When a certified CS teacher from blue or orange lines permanently leaves the CS classroom, it remains exceedingly difficult for schools to hire a new certified CS teacher as a replacement. Given the high expense and difficulty for teachers in another field to retrain and add on a CS license, many schools will have few alternatives but to rely on a teacher without the certification or put their CS program on hiatus. The final major point to be made from Figure 2 is the significant number of schools represented by the gray line, in which there is DPI-reported CS enrollment in courses, but the teacher lacks a certification in CS. Some of this may be due to course subject ambiguity. Many high school courses exist that combine some CS content with other topics, like digital literacy, business, or technical education topics. Courses that are primarily digital literacy, for example, can be taught by any teacher who is certified at grade level, regardless of the subject area. But given the constraints on acquiring new CS teachers or getting existing teachers into a CS program, it is apparent that many of the schools represented by the gray trend line have CS courses being taught by teachers who lack the formal CS subject certificate required under state law.

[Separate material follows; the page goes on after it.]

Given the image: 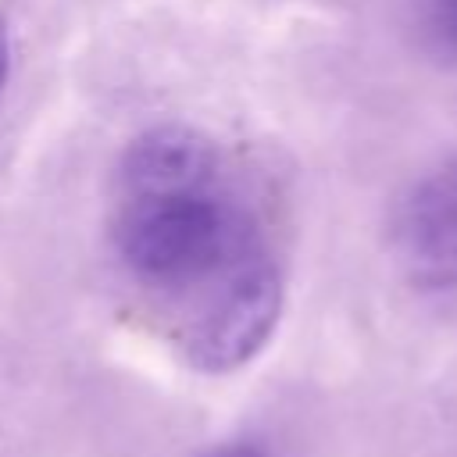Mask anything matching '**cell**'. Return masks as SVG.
<instances>
[{"instance_id": "1", "label": "cell", "mask_w": 457, "mask_h": 457, "mask_svg": "<svg viewBox=\"0 0 457 457\" xmlns=\"http://www.w3.org/2000/svg\"><path fill=\"white\" fill-rule=\"evenodd\" d=\"M114 236L132 275L161 289H204L257 246L250 221L232 207L218 179L182 189L121 193Z\"/></svg>"}, {"instance_id": "2", "label": "cell", "mask_w": 457, "mask_h": 457, "mask_svg": "<svg viewBox=\"0 0 457 457\" xmlns=\"http://www.w3.org/2000/svg\"><path fill=\"white\" fill-rule=\"evenodd\" d=\"M282 311V275L261 250H246L214 275L182 328L189 361L204 371H232L246 364L271 336Z\"/></svg>"}, {"instance_id": "3", "label": "cell", "mask_w": 457, "mask_h": 457, "mask_svg": "<svg viewBox=\"0 0 457 457\" xmlns=\"http://www.w3.org/2000/svg\"><path fill=\"white\" fill-rule=\"evenodd\" d=\"M396 253L411 282L425 289L457 286V161L428 171L400 204Z\"/></svg>"}, {"instance_id": "4", "label": "cell", "mask_w": 457, "mask_h": 457, "mask_svg": "<svg viewBox=\"0 0 457 457\" xmlns=\"http://www.w3.org/2000/svg\"><path fill=\"white\" fill-rule=\"evenodd\" d=\"M218 179L214 146L182 125H157L143 132L121 161V193L182 189Z\"/></svg>"}, {"instance_id": "5", "label": "cell", "mask_w": 457, "mask_h": 457, "mask_svg": "<svg viewBox=\"0 0 457 457\" xmlns=\"http://www.w3.org/2000/svg\"><path fill=\"white\" fill-rule=\"evenodd\" d=\"M428 29L439 39V46H446L450 54H457V0H432V7H428Z\"/></svg>"}, {"instance_id": "6", "label": "cell", "mask_w": 457, "mask_h": 457, "mask_svg": "<svg viewBox=\"0 0 457 457\" xmlns=\"http://www.w3.org/2000/svg\"><path fill=\"white\" fill-rule=\"evenodd\" d=\"M207 457H268V453L261 446H253V443H228V446H218Z\"/></svg>"}, {"instance_id": "7", "label": "cell", "mask_w": 457, "mask_h": 457, "mask_svg": "<svg viewBox=\"0 0 457 457\" xmlns=\"http://www.w3.org/2000/svg\"><path fill=\"white\" fill-rule=\"evenodd\" d=\"M7 68H11V39H7V21L0 18V89L7 82Z\"/></svg>"}]
</instances>
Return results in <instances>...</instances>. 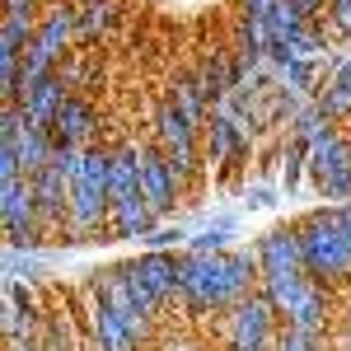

On a particular note, the gray line has increased by an alarming rate of 28% in 2020-21 AY. This may occur due to new schools starting to offer CS courses for the first time and it is assigned to a teacher who does not possess a certification to teach CS courses. Another explanation for the rise in the gray line could be that schools that had CS enrollment and a certified teacher might have retired, moved, etc. making them fall into the gray line. As we approach the convergence of -C + E (Gray) with +C + E (Blue), we reach the tipping point where increasing CS demand outstrips the flat or declining supply of active certified CS teachers in the state. Regardless, this is a systemic failure to see that the gray line is on the path to intersect with the blue line. The trend makes it clear that the intersection is going to occur or has already intersected in the current AY. In each of the past four years, more than 40% of regular public high schools offering CS courses in the state -- and more than 20% of all regular public high schools last year -- are offering CS with a teacher who is not properly credentialed in the teaching and learning of CS, and who is also not enrolled in an appropriate program to add-on a CS license. These high schools should be the target for the state and our research to support and provide enough resources for new teachers teaching a CS course and guide them to participate in the nationwide certification exam called the PRAXIS. Specifically, high schools that recently had CS enrollment require attention to maintain the enrollment rate for the future.
[1] We count each separate academic year in which an individual student measurably encounters CS curricula as a student-year.
[2] The CS license was 405 under the old license numbering system, and is now 1405 under the new system.